Study of many of these lophophyllid corals indicates that the position of the fossula in relation to the curvature of the corallite is of little generic significance. Grabau (1922, p. 13) suggests that curvature in a plane other than that of the cardinal and counter septa is probably due to a pathologic cause. Many Upper Carboniferous and Lower Permian species of lophophyllid corals, however, are consistently curved in the alar plane.

Douglas (1920, p. 42), in describing some lophophyllid corals from South America that have a solid axial column and lack dissepiments, recognized that these could not be included in Lophophyllum as defined by Carruthers. No name was proposed by Douglas, and they were termed "Lophophylloid Zaphrentids" because they seemed essentially similar to Zaphrentis except for the column. Chi (1938, p. 161) has since referred these corals from Peru to Sinophyllum.

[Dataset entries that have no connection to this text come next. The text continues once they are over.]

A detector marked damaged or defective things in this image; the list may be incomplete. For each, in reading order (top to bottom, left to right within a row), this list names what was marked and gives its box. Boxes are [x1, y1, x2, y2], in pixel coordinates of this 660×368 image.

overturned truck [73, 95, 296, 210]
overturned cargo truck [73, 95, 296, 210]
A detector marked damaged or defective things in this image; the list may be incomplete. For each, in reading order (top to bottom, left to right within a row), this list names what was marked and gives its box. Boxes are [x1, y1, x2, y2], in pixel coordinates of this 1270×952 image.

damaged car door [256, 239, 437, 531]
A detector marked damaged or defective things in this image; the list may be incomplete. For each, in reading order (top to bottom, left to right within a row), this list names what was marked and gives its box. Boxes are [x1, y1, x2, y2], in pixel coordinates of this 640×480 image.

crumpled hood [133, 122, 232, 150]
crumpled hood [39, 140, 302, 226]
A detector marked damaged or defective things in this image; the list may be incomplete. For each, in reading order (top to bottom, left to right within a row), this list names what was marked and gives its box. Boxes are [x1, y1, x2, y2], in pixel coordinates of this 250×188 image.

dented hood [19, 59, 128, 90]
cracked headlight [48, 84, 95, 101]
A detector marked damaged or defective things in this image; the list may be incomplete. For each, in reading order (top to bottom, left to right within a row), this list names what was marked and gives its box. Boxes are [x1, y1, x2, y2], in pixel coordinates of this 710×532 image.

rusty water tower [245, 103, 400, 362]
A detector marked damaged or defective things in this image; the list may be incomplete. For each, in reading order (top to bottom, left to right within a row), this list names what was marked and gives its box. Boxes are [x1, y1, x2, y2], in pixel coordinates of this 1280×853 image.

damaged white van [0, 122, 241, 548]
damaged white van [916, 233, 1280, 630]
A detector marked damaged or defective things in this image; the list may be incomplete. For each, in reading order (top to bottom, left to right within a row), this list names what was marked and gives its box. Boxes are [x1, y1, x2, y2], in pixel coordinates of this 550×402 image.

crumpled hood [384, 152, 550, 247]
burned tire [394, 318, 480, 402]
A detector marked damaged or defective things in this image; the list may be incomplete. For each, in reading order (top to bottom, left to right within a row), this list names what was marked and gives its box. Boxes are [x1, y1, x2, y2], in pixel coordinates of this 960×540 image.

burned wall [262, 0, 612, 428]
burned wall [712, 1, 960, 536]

In 1928 Grabau described several types of simple column-bearing rugose corals and, for the group of forms that had been referred generally to Lophophyllum, he set up the new genus Lophophyllidium, with the American species Cyathaxonia prolifera McChesney as genotype. In the same paragraph in which this new genus is proposed Grabau (1928, p. 99) states:

It may, however, be remarked that since corals of the L. tortuosum type have been described as Koninckophyllum, though the majority of the species figured by Thomson and Nicholson show a more extensive peripheral zone of dissepiments, that it does not seem altogether advisable to apply the law of priority strictly in this case by removing the well-known species from the genus Lophophyllum and placing therein the species of Koninckophyllum, as suggested by Carruthers. My own opinion would be that less confusion would arise if Lophophyllum were to be retained for the species congeneric with L. proliferum McChesney or L. profundum E. and H. and more specialized Lower Carboniferous species retained in the genus Koninckophyllum.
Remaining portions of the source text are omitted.